Things can change
Certain events influenced the meta-narratives’ development (e.g., deployment of vaccines and thefunding of COVAX - COVID-19 Vaccines Global Access, a worldwide initiative aimed at equitable access to COVID-19 vaccines). Articles published before the deployment of vaccines viewed vaccine nationalism (where countries prioritise the pursuit of vaccines for themselves) as a component of justice. Those published after, likely influenced by strikingly unequal vaccine distribution, criticised it. Similarly, after the publication of the three ethical frameworks (Emanuel et al., 2020; Liu et al., 2020; World Health Organization, 2020), we witnessed a shift in the literature from framework creation to critiques of the existing ones. Academic publishing models should be acknowledged as influencing which authors and themes are prominent in the peer-reviewed literature.

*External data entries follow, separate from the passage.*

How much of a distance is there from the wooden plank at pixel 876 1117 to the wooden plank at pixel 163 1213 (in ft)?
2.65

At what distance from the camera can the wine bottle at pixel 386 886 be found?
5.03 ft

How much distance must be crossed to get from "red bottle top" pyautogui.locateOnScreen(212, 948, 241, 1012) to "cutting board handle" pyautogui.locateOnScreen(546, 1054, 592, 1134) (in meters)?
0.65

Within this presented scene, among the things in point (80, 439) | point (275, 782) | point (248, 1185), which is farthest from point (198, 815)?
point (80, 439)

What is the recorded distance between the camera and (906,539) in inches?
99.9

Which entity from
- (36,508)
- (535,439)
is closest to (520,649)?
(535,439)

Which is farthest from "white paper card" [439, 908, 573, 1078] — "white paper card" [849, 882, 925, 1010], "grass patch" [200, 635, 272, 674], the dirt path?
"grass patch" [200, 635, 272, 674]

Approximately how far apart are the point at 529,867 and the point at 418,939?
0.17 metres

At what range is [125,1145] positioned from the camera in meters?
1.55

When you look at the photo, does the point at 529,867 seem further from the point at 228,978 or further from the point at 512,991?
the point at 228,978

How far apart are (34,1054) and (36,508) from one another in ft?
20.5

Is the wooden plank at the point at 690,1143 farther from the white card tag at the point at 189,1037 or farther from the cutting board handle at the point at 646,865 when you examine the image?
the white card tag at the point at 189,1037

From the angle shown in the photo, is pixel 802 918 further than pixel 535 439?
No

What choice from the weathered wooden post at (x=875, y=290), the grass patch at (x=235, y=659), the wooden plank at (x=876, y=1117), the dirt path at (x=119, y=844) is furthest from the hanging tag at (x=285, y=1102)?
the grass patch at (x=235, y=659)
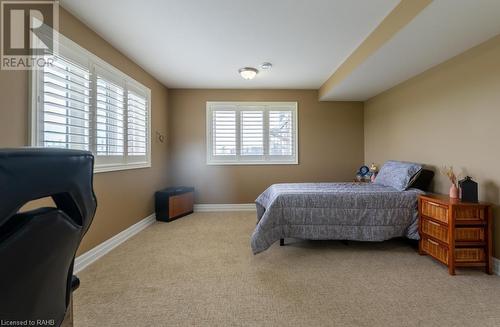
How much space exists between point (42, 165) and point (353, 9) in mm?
2624

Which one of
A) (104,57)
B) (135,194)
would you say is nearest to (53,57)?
(104,57)

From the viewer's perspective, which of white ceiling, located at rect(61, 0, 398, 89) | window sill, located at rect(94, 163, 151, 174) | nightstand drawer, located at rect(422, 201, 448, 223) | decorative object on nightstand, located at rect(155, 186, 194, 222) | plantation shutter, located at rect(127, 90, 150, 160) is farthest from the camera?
decorative object on nightstand, located at rect(155, 186, 194, 222)

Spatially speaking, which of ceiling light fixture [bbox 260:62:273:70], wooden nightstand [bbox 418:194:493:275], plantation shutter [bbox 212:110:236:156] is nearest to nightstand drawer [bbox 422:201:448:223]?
wooden nightstand [bbox 418:194:493:275]

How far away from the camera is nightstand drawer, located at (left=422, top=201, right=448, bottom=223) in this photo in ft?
7.45

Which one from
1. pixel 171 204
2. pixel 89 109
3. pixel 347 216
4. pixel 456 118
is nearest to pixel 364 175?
pixel 456 118

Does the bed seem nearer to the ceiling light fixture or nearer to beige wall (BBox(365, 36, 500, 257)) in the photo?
beige wall (BBox(365, 36, 500, 257))

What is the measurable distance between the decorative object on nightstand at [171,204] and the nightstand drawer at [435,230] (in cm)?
355

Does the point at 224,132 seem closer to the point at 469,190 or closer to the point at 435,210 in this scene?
the point at 435,210

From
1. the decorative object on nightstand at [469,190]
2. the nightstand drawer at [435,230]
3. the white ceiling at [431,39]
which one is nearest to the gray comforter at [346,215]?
the nightstand drawer at [435,230]

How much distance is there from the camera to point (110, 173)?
2803 millimetres

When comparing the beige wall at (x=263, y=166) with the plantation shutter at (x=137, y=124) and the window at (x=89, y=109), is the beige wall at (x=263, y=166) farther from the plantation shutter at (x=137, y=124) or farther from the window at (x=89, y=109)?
the window at (x=89, y=109)

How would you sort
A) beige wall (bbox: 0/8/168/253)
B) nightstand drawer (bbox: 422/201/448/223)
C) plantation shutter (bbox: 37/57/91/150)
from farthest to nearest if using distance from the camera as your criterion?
nightstand drawer (bbox: 422/201/448/223) → plantation shutter (bbox: 37/57/91/150) → beige wall (bbox: 0/8/168/253)

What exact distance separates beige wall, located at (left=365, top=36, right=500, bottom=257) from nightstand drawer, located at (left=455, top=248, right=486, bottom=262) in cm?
18

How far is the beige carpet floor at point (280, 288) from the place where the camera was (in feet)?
5.38
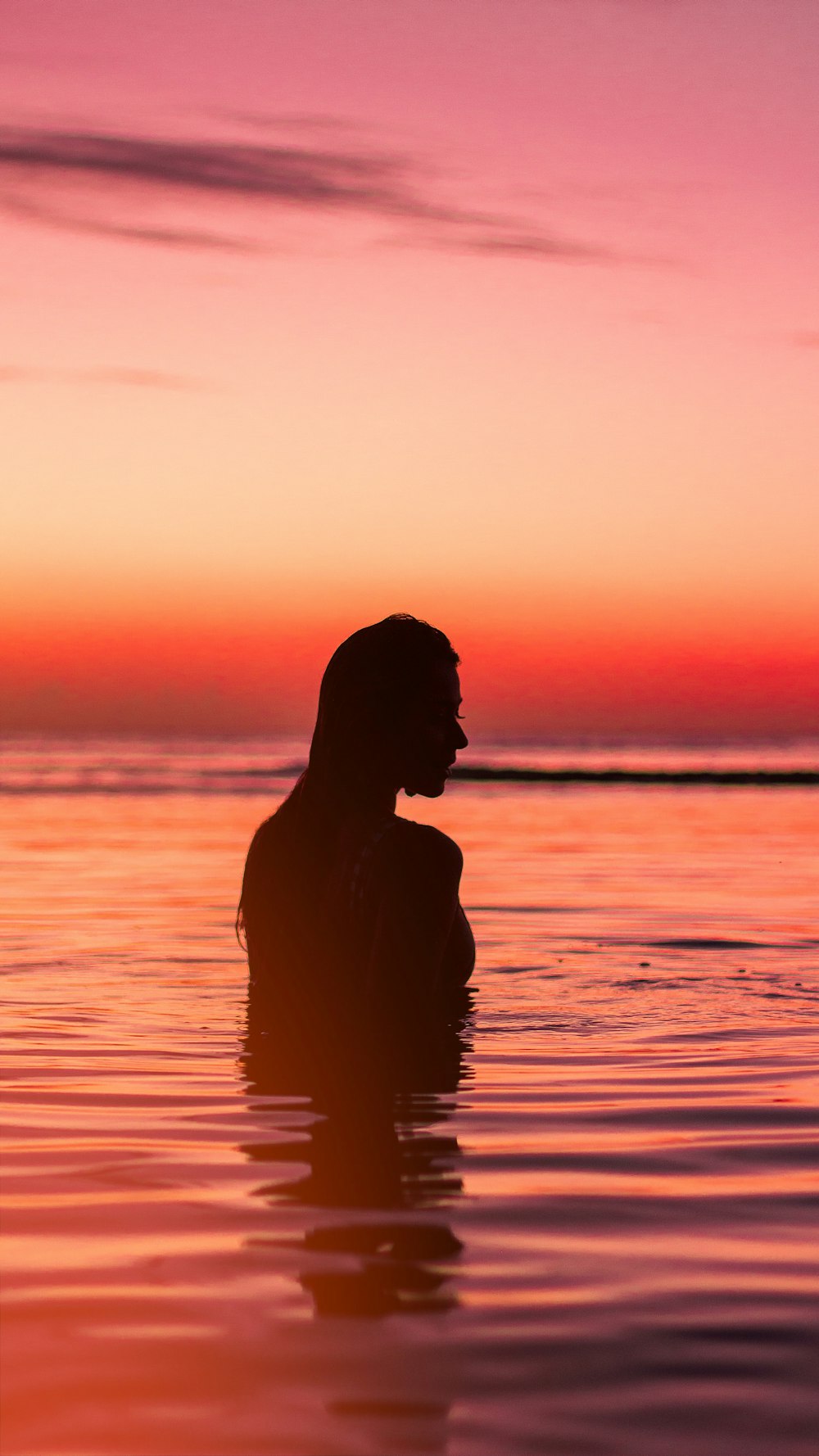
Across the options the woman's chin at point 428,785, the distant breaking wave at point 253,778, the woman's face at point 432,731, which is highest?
the woman's face at point 432,731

Vaccine equity is not only about distribution
Understandably, most of the articles focused on vaccine distribution. However, some of them recognised vaccine equity is not just about distribution. In a commentary, Graaf et al. point out that there is a scope for vaccine equity to extend to the full vaccine life cycle, taking research, production, intellectual property, distribution and health-systems contexts into account. Papers that did not expand their definition of vaccine equity beyond distribution often advocated policies centred around charity-like donation models such as COVAX and they failed to address the structural inequalities that entrench health inequalities. This shows how important it is to recognise that our definition of ‘equity’ can influence the recommendations proposed. In the future, we should recognise the multi-faceted nature of vaccine equity that extends beyond the distribution.
What are the next steps?
Our review identified the need for more systematic reviews comparing the existing frameworks. We need to look at how our perception of vaccine equity can influence our perspective and thus recommendations we make. Perhaps, reaching consensus about vaccine equity is unrealistic, as too many stakeholders with contrasting agendas are involved in the decision-making process. However, for policy formation and establishing a working allocation framework, a consensual definition of ‘equity’ is crucial. Nonetheless, we will not achieve it without further discourse on what vaccine equity is or should be. To bear any fruit, we need to keep the discussion transparent by improving reporting our understanding of vaccine equity and the sociopolitical context from which it stems.
It is likely that the COVID-19 pandemic will not be the last global pandemic we will have to endure. We should learn our lessons and preemptively prepare ourselves for another crisis. Before we establish a global allocation framework of scarce resources for future pandemics, we need to revisit the definition of equity and be transparent about what it means to us in our research outputs.